Diane fue hacia allí, llevando su cuaderno de botánica. Siguió un poco por el sendero hasta que oyó voces al frente. Del bosque, y en dirección a la joven, surgieron un chico y una chica. Los había visto en la escuela, pero ignoraba sus nombres.

El muchacho saludó a Diane, sonriéndole. Ella respondió al saludo y se encorvó al observar que la pareja era más baja que ella. Cuando pasaron por su lado y continuaron hacia la calle, Diane creyó oír una risita en labios de la chica.

Diane abandonó el sendero y empezó a hundirse en el bosque. Las hojas crujían bajo sus pies, mientras pasaba por entre los árboles y los matorrales. Anduvo hasta que llegó a una enorme roca, en el centro de un pequeño claro, donde se detuvo a descansar.

Diane había estado muchas veces en el bosque, pero nunca había visto aquel claro, o al menos no lo recordaba. Miró a su alrededor, tratando de orientarse. Así vio un añoso roble, y quiso calcular su edad: tenía un tronco muy grueso.

«¡Cuántas cosas habrá visto! —pensó Diane—, ¡Cuántas raíces habrá echado bajo esta tierra!»

Al fin, Diane se incorporó y abandonó el claro, en dirección, creía, a la senda que llevaba de nuevo a Morriston.

Cuando llevaba algún tiempo caminando se dio cuenta de que se estaba internando más en el bosque. Miró al cielo gris, calculando la posición del sol. El sendero que iba hacia su casa estaba al sudeste del bosque. Diane no estaba inquieta, puesto que allí era muy difícil extraviarse. Había un riachuelo que atravesaba el lugar por el norte, y cuando uno lo seguía llegaba al final del sendero que conducía a su casa. Yendo al revés, el río llevaba a los apartamentos situados cerca del centro comercial de la comunidad. Era un curso de agua sinuoso, y no podía tardar en encontrarlo.

Diane siguió avanzando hasta que llegó a una colina cubierta de arbustos espinosos. Miró hacia lo alto y pensó que debía trepar hasta allí. Una vez en la cumbre podría ver todo el bosque y saber dónde estaba. Después, se ocuparía de su proyecto.

Se metió la libreta en el bolso, y empezó a ascender. Los espinos le arañaban los téjanos. Diane fue subiendo por entre las matas, asiéndose a algunas ramas para no resbalar. Así llegó a un grupo de rocas y se escurrió sobre ellas, perdiendo casi el equilibrio. Por encima de las rocas había más arbustos. Los atravesó y llegó a la cumbre. Allí crecían diversas siemprevivas, rodeando un pequeño claro.

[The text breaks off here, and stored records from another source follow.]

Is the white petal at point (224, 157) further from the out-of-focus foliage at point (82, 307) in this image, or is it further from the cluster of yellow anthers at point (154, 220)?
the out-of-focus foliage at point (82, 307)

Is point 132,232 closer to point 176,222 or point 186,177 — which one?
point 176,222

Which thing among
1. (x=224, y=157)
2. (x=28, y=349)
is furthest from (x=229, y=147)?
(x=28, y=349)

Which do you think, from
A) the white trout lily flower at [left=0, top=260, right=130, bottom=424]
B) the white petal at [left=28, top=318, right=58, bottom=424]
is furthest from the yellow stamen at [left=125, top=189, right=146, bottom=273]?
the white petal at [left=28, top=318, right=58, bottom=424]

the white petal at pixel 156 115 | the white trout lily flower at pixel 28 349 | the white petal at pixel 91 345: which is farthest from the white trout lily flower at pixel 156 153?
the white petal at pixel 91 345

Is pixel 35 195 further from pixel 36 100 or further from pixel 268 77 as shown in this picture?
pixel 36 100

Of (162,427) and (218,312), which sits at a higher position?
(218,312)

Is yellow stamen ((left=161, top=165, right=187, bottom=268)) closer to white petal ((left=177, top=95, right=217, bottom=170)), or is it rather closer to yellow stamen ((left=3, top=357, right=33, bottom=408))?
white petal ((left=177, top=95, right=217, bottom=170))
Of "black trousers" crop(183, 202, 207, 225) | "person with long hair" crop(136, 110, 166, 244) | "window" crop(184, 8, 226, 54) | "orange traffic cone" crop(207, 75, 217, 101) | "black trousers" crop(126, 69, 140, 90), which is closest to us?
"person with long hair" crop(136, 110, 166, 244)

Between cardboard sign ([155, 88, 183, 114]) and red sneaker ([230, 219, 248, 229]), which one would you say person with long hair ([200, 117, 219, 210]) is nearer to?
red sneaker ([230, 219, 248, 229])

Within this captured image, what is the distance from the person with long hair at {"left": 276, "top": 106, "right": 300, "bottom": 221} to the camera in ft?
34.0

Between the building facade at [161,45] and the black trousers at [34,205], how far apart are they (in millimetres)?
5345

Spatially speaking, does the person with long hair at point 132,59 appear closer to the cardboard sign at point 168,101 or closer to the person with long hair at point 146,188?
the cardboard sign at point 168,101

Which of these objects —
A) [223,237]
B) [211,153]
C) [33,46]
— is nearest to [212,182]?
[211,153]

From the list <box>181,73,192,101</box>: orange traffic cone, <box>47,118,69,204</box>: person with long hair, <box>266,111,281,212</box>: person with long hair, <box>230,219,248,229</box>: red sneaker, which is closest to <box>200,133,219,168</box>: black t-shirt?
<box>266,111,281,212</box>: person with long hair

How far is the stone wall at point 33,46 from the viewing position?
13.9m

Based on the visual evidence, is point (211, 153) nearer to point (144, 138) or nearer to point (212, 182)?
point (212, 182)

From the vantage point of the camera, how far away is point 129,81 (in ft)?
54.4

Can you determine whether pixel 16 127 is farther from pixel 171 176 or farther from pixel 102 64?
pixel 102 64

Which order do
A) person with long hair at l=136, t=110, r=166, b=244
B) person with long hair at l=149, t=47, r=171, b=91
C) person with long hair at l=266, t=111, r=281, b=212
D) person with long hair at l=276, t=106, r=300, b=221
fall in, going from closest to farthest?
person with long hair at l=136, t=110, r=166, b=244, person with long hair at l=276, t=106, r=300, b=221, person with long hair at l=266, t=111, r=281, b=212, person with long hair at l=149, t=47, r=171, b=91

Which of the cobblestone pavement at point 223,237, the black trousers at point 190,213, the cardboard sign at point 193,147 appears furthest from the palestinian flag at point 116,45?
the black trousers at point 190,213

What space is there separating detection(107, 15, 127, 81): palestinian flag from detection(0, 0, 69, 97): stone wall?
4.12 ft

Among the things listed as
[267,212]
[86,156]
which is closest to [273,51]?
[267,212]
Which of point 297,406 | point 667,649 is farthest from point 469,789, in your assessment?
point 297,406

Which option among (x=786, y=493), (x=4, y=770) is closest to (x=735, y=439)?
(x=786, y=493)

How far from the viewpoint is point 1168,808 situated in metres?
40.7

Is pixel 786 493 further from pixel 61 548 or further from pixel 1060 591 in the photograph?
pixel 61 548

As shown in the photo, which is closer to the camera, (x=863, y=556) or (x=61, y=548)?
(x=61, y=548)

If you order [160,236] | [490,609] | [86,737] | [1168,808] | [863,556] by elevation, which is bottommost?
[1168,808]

Diane se quedó junto a un árbol y miró a su alrededor. Divisó un arroyo que se curvaba entre los árboles, calculando que estaba a unos setenta metros del fondo de la colina.

«Puesto que estoy aquí, será mejor que dé un vistazo», pensó.

Echó a andar por el claro. Por entre las hojas de los arbustos correteaban pequeños animales.

El claro estaba extrañamente silencioso. Diane divisó un objeto grande en el centro de la zona. Sacó su libreta del cinto y fue hacia allí.

El objeto era medio metro más alto que ella. A cierta distancia, parecía una piedra cubierta de musgo, pero desde más cerca era como madera petrificada. En torno a los lados y encima del musgo había una especie de ramas retorcidas.

Diane se sentó sobre la hierba que rodeaba el objeto. Sintió una gran tristeza que parecía ir devanándose en su estómago. Contra su voluntad, se sintió tremendamente sola, con un velo como separándola del bosque.

«Estoy solo.»

Sobresaltada, Diane miró a su alrededor. No vio a nadie, pero las palabras habían sonado fuertes en sus oídos.

«Puedo ser el último.—»

No, no cerca de sus oídos, sino dentro de su mente. De repente, el bosque se desvaneció ante sus ojos y estuvo mirando a un vacío negro. Apartó rápidamente la vista.

Vio otra vez el claro y al objeto a su lado. Pero las ramas se había movido ligeramente, y no rodeaban ya el musgo tan apretadamente. Diane experimentó cierta aprensión, mas no estaba asustada. Vio cómo las ramas se extendían, dejando de rodear al musgo, en dirección al cielo.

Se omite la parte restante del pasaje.